Lots of commentary out there on the impact of AI on jobs, mostly on the lines of “AI will lead to massive job losses” (tch. Dario).

This is a more nuanced take from Evans. It may feel a little unsatisfactory given the crux of the argument is that nobody can predict where this will go (a common theme of much of Evans’ writing), but I strongly believe it’s a very good framework for thinking about this.

Recommended reading. Don’t just take the conclusion, nod, and move on. Developing a deep appreciation for why you should disregard most predictions about AI is important to actually do the said disregarding.

2026.MAY.06

The layoffs will continue till we learn to use AI

Arnav Gupta:

But the truth is that these layoffs, even if they they are not because AI is replacing you, and even if they are some form of AI-washing. These layoffs are still because of AI. And these layoffs will continue till we learn to use AI. Till we learn to convert AI-tokens into outcomes and not just input. Till we learn to re-align the speed of "alignment" with the new speed of coding. And till we figure out, beyond our 2 good and 8 stupid ideas, 10 more ideas that we can chase with our increased productivity.

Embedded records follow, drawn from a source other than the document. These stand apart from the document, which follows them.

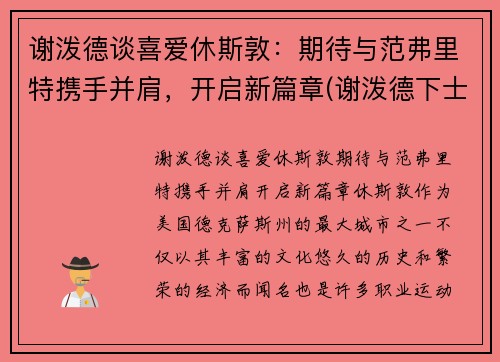 谢泼德谈喜爱休斯敦：期待与范弗里特携手并肩，开启新篇章(谢泼德下士

谢泼德谈喜爱休斯敦期待与范弗里特携手并肩开启新篇章休斯敦作为美国德克萨斯州的最大城市之一不仅以其丰富的文化悠久的历史和繁荣的经济而闻名也是许多职业运动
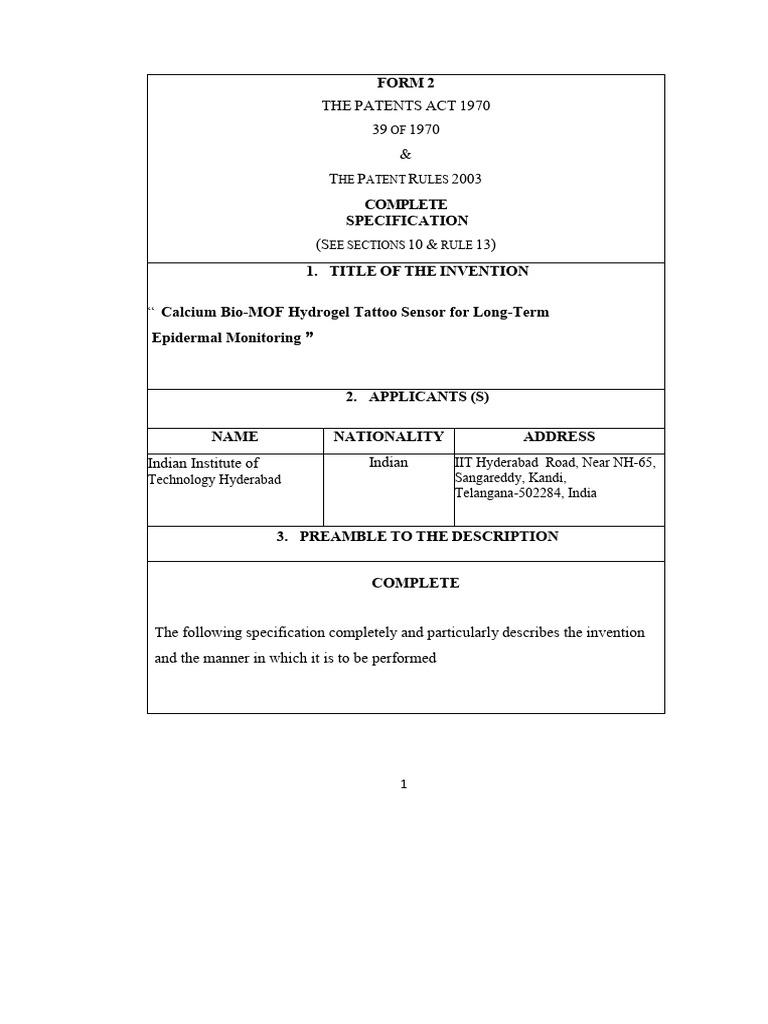 FORM 2

THE PATENTS ACT 1970

39 OF 1970

&

THE PATENT RULES 2003

COMPLETE SPECIFICATION

(SEE SECTIONS 10 & RULE 13)

1. TITLE OF THE INVENTION

" Calcium Bio-MOF Hydrogel Tattoo Sensor for Long-Term Epidermal Monitoring "

2. APPLICANTS (S)

| NAME | NATIONALITY | ADDRESS |
|---|---|---|
| Indian Institute of Technology Hyderabad | Indian | IIT Hyderabad Road, Near NH-65, Sangareddy, Kandi, Telangana-502284, India |

3. PREAMBLE TO THE DESCRIPTION

COMPLETE

The following specification completely and particularly describes the invention and the manner in which it is to be performed

1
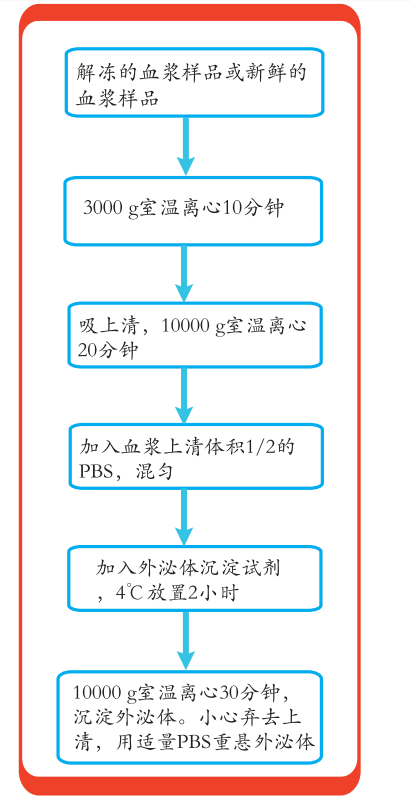 解冻的血浆样品或新鲜的血浆样品

3000 g室温离心10分钟

吸上清，10000 g室温离心20分钟

加入血浆上清体积1/2的PBS，混匀

加入外泌体沉淀试剂，4℃放置2小时

10000 g室温离心30分钟，沉淀外泌体。小心弃去上清，用适量PBS重悬外泌体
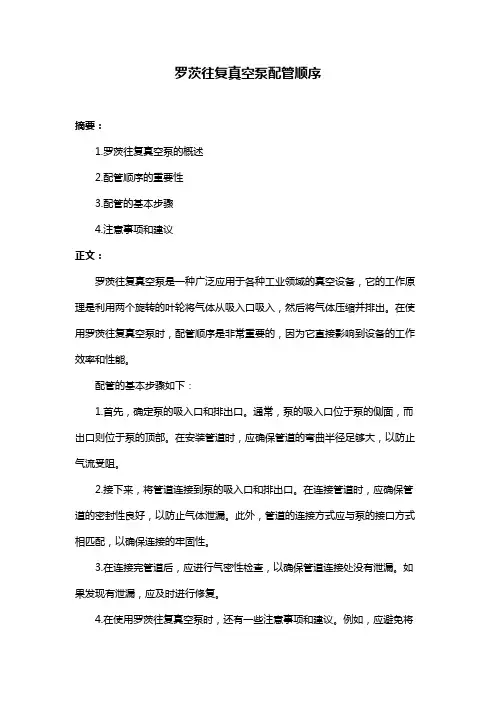 罗茨往复真空泵配管顺序

摘要：

1.罗茨往复真空泵的概述

2.配管顺序的重要性

3.配管的基本步骤

4.注意事项和建议

正文：

罗茨往复真空泵是一种广泛应用于各种工业领域的真空设备，它的工作原理是利用两个旋转的叶轮将气体从吸入口吸入，然后将气体压缩并排出。在使用罗茨往复真空泵时，配管顺序是非常重要的，因为它直接影响到设备的工作效率和性能。

配管的基本步骤如下：

1.首先，确定泵的吸入口和排出口。通常，泵的吸入口位于泵的侧面，而出口则位于泵的顶部。在安装管道时，应确保管道的弯曲半径足够大，以防止气流受阻。

2.接下来，将管道连接到泵的吸入口和排出口。在连接管道时，应确保管道的密封性良好，以防止气体泄漏。此外，管道的连接方式应与泵的接口方式相匹配，以确保连接的牢固性。

3.在连接完管道后，应进行气密性检查，以确保管道连接处没有泄漏。如果发现有泄漏，应及时进行修复。

4.在使用罗茨往复真空泵时，还有一些注意事项和建议。例如，应避免将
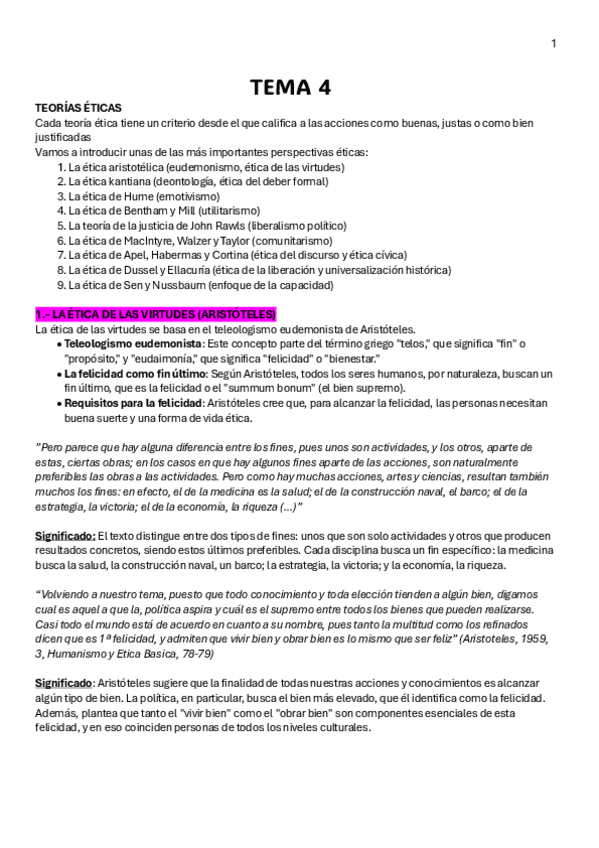 1

TEMA 4

TEORÍAS ÉTICAS
Cada teoría ética tiene un criterio desde el que califica a las acciones como buenas, justas o como bien justificadas
Vamos a introducir unas de las más importantes perspectivas éticas:
1. La ética aristotélica (eudemonismo, ética de las virtudes)
2. La ética kantiana (deontología, ética del deber formal)
3. La ética de Hume (emotivismo)
4. La ética de Bentham y Mill (utilitarismo)
5. La teoría de la justicia de John Rawls (liberalismo político)
6. La ética de MacIntyre, Walzer y Taylor (comunitarismo)
7. La ética de Apel, Habermas y Cortina (ética del discurso y ética cívica)
8. La ética de Dussel y Ellacuría (ética de la liberación y universalización histórica)
9. La ética de Sen y Nussbaum (enfoque de la capacidad)

1.- LA ÉTICA DE LAS VIRTUDES (ARISTÓTELES)
La ética de las virtudes se basa en el teleologismo eudemonista de Aristóteles.
• Teleologismo eudemonista: Este concepto parte del término griego "telos," que significa "fin" o "propósito," y "eudaimonía," que significa "felicidad" o "bienestar."
• La felicidad como fin último: Según Aristóteles, todos los seres humanos, por naturaleza, buscan un fin último, que es la felicidad o el "summum bonum" (el bien supremo).
• Requisitos para la felicidad: Aristóteles cree que, para alcanzar la felicidad, las personas necesitan buena suerte y una forma de vida ética.

"Pero parece que hay alguna diferencia entre los fines, pues unos son actividades, y los otros, aparte de estas, ciertas obras; en los casos en que hay algunos fines aparte de las acciones, son naturalmente preferibles las obras a las actividades. Pero como hay muchas acciones, artes y ciencias, resultan también muchos los fines: en efecto, el de la medicina es la salud; el de la construcción naval, el barco; el de la estrategia, la victoria; el de la economía, la riqueza (...)"

Significado: El texto distingue entre dos tipos de fines: unos que son solo actividades y otros que producen resultados concretos, siendo estos últimos preferibles. Cada disciplina busca un fin específico: la medicina busca la salud, la construcción naval, un barco; la estrategia, la victoria; y la economía, la riqueza.

"Volviendo a nuestro tema, puesto que todo conocimiento y toda elección tienden a algún bien, digamos cual es aquel a que la, política aspira y cuál es el supremo entre todos los bienes que pueden realizarse. Casi todo el mundo está de acuerdo en cuanto a su nombre, pues tanto la multitud como los refinados dicen que es 1ª felicidad, y admiten que vivir bien y obrar bien es lo mismo que ser feliz" (Aristoteles, 1959, 3, Humanismo y Etica Basica, 78-79)

Significado: Aristóteles sugiere que la finalidad de todas nuestras acciones y conocimientos es alcanzar algún tipo de bien. La política, en particular, busca el bien más elevado, que él identifica como la felicidad. Además, plantea que tanto el "vivir bien" como el "obrar bien" son componentes esenciales de esta felicidad, y en eso coinciden personas de todos los niveles culturales.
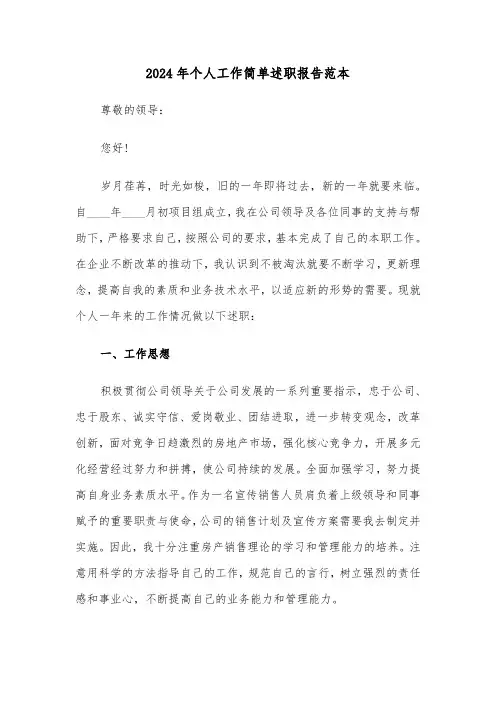 2024年个人工作简单述职报告范本

尊敬的领导：

您好！

岁月荏苒，时光如梭，旧的一年即将过去，新的一年就要来临。自____年____月初项目组成立，我在公司领导及各位同事的支持与帮助下，严格要求自己，按照公司的要求，基本完成了自己的本职工作。在企业不断改革的推动下，我认识到不被淘汰就要不断学习，更新理念，提高自我的素质和业务技术水平，以适应新的形势的需要。现就个人一年来的工作情况做以下述职：

一、工作思想

积极贯彻公司领导关于公司发展的一系列重要指示，忠于公司、忠于股东、诚实守信、爱岗敬业、团结进取，进一步转变观念，改革创新，面对竞争日趋激烈的房地产市场，强化核心竞争力，开展多元化经营经过努力和拼搏，使公司持续的发展。全面加强学习，努力提高自身业务素质水平。作为一名宣传销售人员肩负着上级领导和同事赋予的重要职责与使命，公司的销售计划及宣传方案需要我去制定并实施。因此，我十分注重房产销售理论的学习和管理能力的培养。注意用科学的方法指导自己的工作，规范自己的言行，树立强烈的责任感和事业心，不断提高自己的业务能力和管理能力。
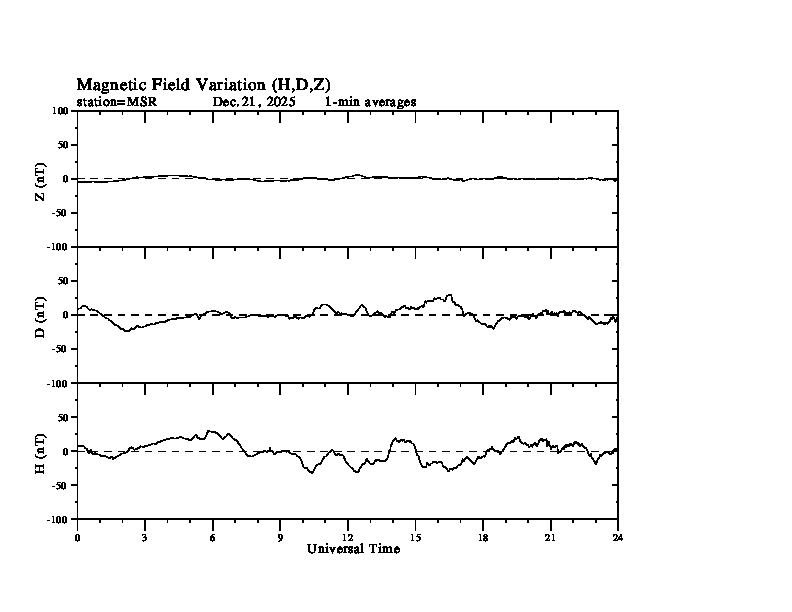 Magnetic Field Variation (H,D,Z)
station=MSR Dec. 21, 2025 1-min averages

Z (nT)
100
50
0
-50
-100

D (nT)
50
0
-50
-100

H (nT)
50
0
-50
-100

0 3 6 9 12 15 18 21 24
Universal Time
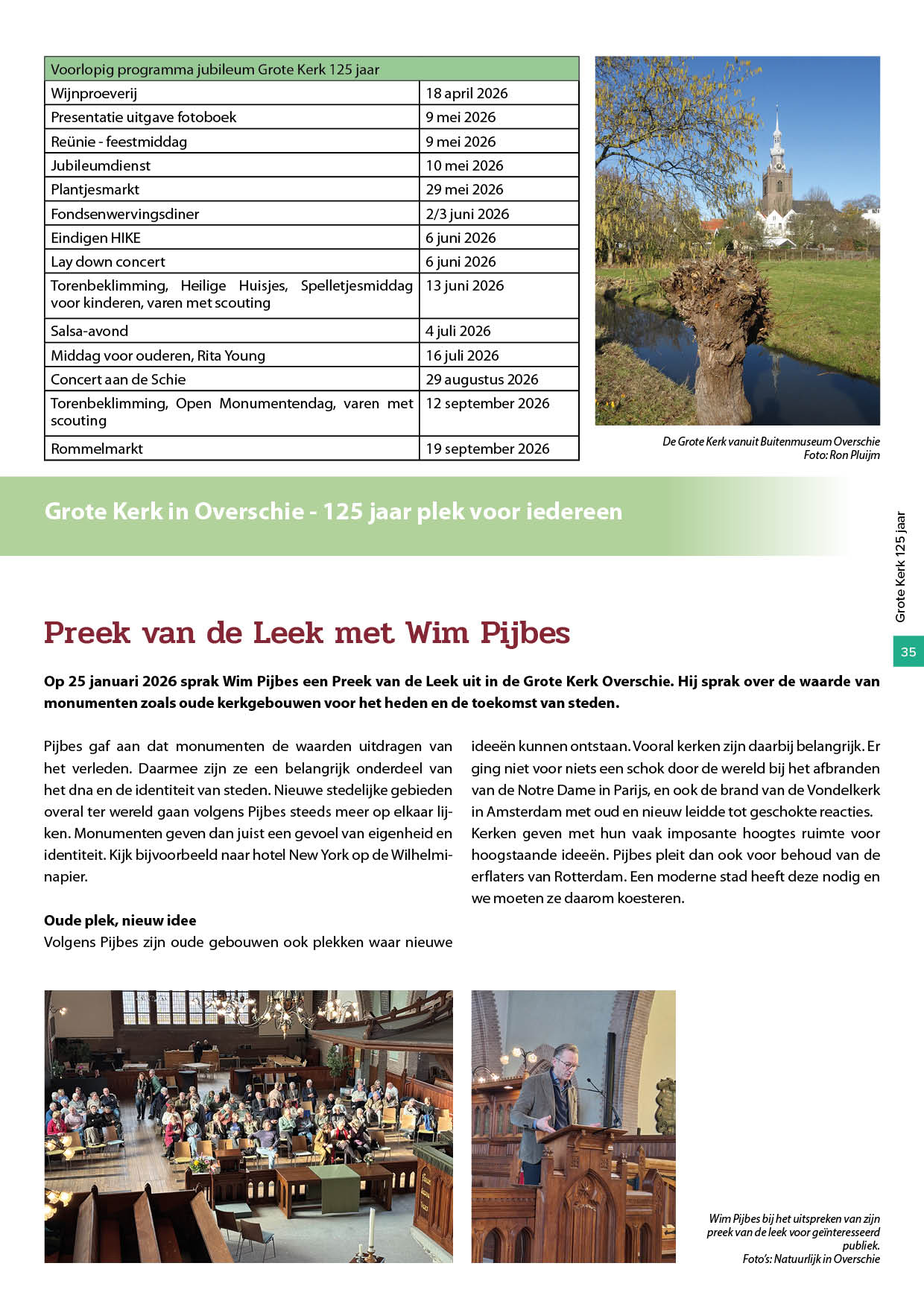 | Voorlopig programma jubileum Grote Kerk 125 jaar | |
|---|---|
| Wijnproeverij | 18 april 2026 |
| Presentatie uitgave fotoboek | 9 mei 2026 |
| Reünie - feestmiddag | 9 mei 2026 |
| Jubileumdienst | 10 mei 2026 |
| Plantjesmarkt | 29 mei 2026 |
| Fondsenwervingsdiner | 2/3 juni 2026 |
| Eindigen HIKE | 6 juni 2026 |
| Lay down concert | 6 juni 2026 |
| Torenbeklimming, Heilige Huisjes, Spelletjesmiddag voor kinderen, varen met scouting | 13 juni 2026 |
| Salsa-avond | 4 juli 2026 |
| Middag voor ouderen, Rita Young | 16 juli 2026 |
| Concert aan de Schie | 29 augustus 2026 |
| Torenbeklimming, Open Monumentendag, varen met scouting | 12 september 2026 |
| Rommelmarkt | 19 september 2026 |

De Grote Kerk vanuit Buitenmuseum Overschie
Foto: Ron Pluijm

Grote Kerk in Overschie - 125 jaar plek voor iedereen

Grote Kerk 125 jaar

35

Preek van de Leek met Wim Pijbes

Op 25 januari 2026 sprak Wim Pijbes een Preek van de Leek uit in de Grote Kerk Overschie. Hij sprak over de waarde van monumenten zoals oude kerkgebouwen voor het heden en de toekomst van steden.

Pijbes gaf aan dat monumenten de waarden uitdragen van het verleden. Daarmee zijn ze een belangrijk onderdeel van het dna en de identiteit van steden. Nieuwe stedelijke gebieden overal ter wereld gaan volgens Pijbes steeds meer op elkaar lijken. Monumenten geven dan juist een gevoel van eigenheid en identiteit. Kijk bijvoorbeeld naar hotel New York op de Wilhelminapier.

Oude plek, nieuw idee
Volgens Pijbes zijn oude gebouwen ook plekken waar nieuwe ideeën kunnen ontstaan. Vooral kerken zijn daarbij belangrijk. Er ging niet voor niets een schok door de wereld bij het afbranden van de Notre Dame in Parijs, en ook de brand van de Vondelkerk in Amsterdam met oud en nieuw leidde tot geschokte reacties. Kerken geven met hun vaak imposante hoogtes ruimte voor hoogstaande ideeën. Pijbes pleit dan ook voor behoud van de erflaters van Rotterdam. Een moderne stad heeft deze nodig en we moeten ze daarom koesteren.

Wim Pijbes bij het uitspreken van zijn preek van de leek voor geïnteresseerd publiek.
Foto's: Natuurlijk in Overschie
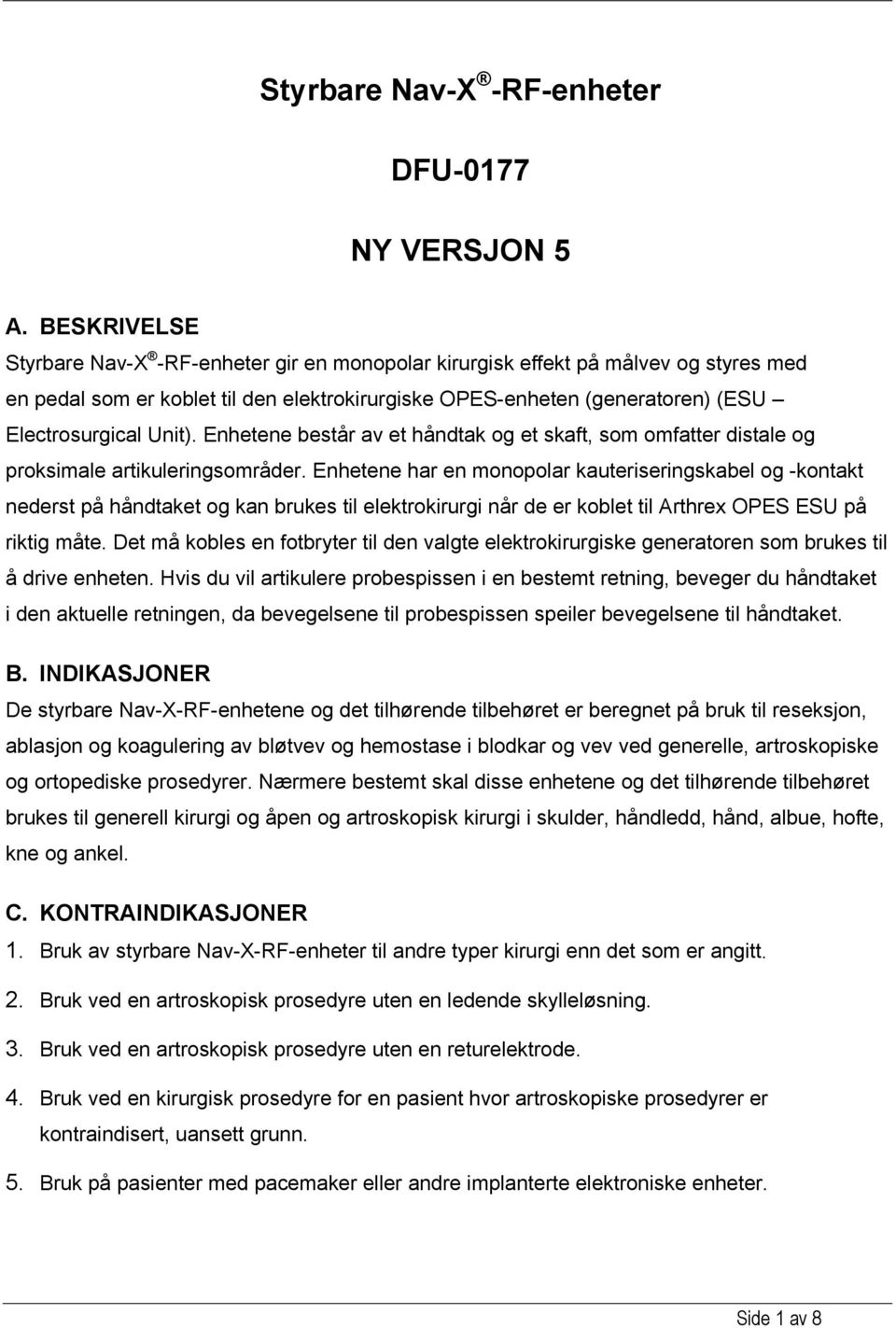 Styrbare Nav-X ® -RF-enheter

DFU-0177

NY VERSJON 5

A. BESKRIVELSE

Styrbare Nav-X ® -RF-enheter gir en monopolar kirurgisk effekt på målvev og styres med en pedal som er koblet til den elektrokirurgiske OPES-enheten (generatoren) (ESU – Electrosurgical Unit). Enhetene består av et håndtak og et skaft, som omfatter distale og proksimale artikuleringsområder. Enhetene har en monopolar kauteriseringskabel og -kontakt nederst på håndtaket og kan brukes til elektrokirurgi når de er koblet til Arthrex OPES ESU på riktig måte. Det må kobles en fotbryter til den valgte elektrokirurgiske generatoren som brukes til å drive enheten. Hvis du vil artikulere probespissen i en bestemt retning, beveger du håndtaket i den aktuelle retningen, da bevegelsene til probespissen speiler bevegelsene til håndtaket.

B. INDIKASJONER

De styrbare Nav-X-RF-enhetene og det tilhørende tilbehøret er beregnet på bruk til reseksjon, ablasjon og koagulering av bløtvev og hemostase i blodkar og vev ved generelle, artroskopiske og ortopediske prosedyrer. Nærmere bestemt skal disse enhetene og det tilhørende tilbehøret brukes til generell kirurgi og åpen og artroskopisk kirurgi i skulder, håndledd, hånd, albue, hofte, kne og ankel.

C. KONTRAINDIKASJONER

1. Bruk av styrbare Nav-X-RF-enheter til andre typer kirurgi enn det som er angitt.

2. Bruk ved en artroskopisk prosedyre uten en ledende skylleløsning.

3. Bruk ved en artroskopisk prosedyre uten en returelektrode.

4. Bruk ved en kirurgisk prosedyre for en pasient hvor artroskopiske prosedyrer er kontraindisert, uansett grunn.

5. Bruk på pasienter med pacemaker eller andre implanterte elektroniske enheter.

Side 1 av 8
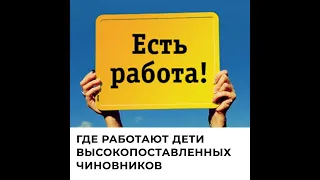 Есть работа!

ГДЕ РАБОТАЮТ ДЕТИ ВЫСОКОПОСТАВЛЕННЫХ ЧИНОВНИКОВ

This is a very refreshing take on the layoffs in large tech companies. It’s the best take I’ve read on this.

2026.APR.29

The West Forgot How to Build. Now It's Forgetting Code

Denis Stetskov:

Five to ten years from now, we’ll need senior engineers. People who understand systems end to end, who can debug distributed failures at 2 AM, who carry institutional knowledge that exists nowhere in the codebase. Those engineers don’t exist yet because we’re not creating them. The juniors who should be learning right now are either not being hired or developing what a DoD-funded workforce study calls “AI-mediated competence.” They can prompt an AI. They can’t tell you what the AI got wrong.

Ignore the click-baity title. This is a well-written and well-argued post on how the software industry might be hurtling towards a grim future, the kind of present that the West’s defence industry has found itself in as an unexpected war broke out between Ukraine & Russia.

2026.MAR.10

The Deal Is So Good

Mo Bitar:

What we do is because the deal is so damn good, we change ourselves to make that deal acceptable.

And what I've figured out now is that I'm unwilling to change myself to make that deal acceptable.

I could feel the emotions as I watched the video. Well worth the time.